NaviTrace: Evaluating Embodied Navigation of Vision-Language Models

NaviTrace is a novel VQA benchmark for VLMs that evaluates models on their embodiment-specific understanding of navigation across challenging real-world scenarios.

Tim Windecker, Manthan Patel, Moritz Reuss, Richard Schwarzkopf, Cesar Cadena, Rudolf Lioutikov, Marco Hutter, Jonas Frey
Published on at IEEE International Conference on Robotics and Automation 2026 (ICRA)

NaviTrace overview

Abstract

Vision–language models demonstrate unprecedented performance and generalization across a wide range of tasks and scenarios. Integrating these foundation models into robotic navigation systems opens pathways toward building general-purpose robots.

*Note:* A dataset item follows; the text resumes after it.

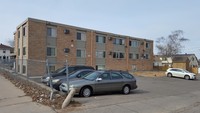 Birchhill Apartments in Minneapolis, MN - Foto de edificio - Building Photo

Yet, evaluating these models’ navigation capabilities remains constrained by costly real-world trials, overly simplified simulations, and limited benchmarks. We introduce NaviTrace, a high-quality Visual Question Answering benchmark where a model receives an instruction and embodiment type (human, legged robot, wheeled robot, bicycle) and must output a 2D navigation path in image space, which we call a trace. Across 1000 scenarios and more than 3000 expert traces, we systematically evaluate eight state-of-the-art VLMs using a newly introduced semantic-aware trace score. This metric combines Dynamic Time Warping distance, goal endpoint error, and embodiment-conditioned penalties derived from per-pixel semantics and correlates with human preferences. Our evaluation reveals consistent gap to human performance caused by poor spatial grounding and goal localization. NaviTrace establishes a scalable and reproducible benchmark for real-world robotic navigation.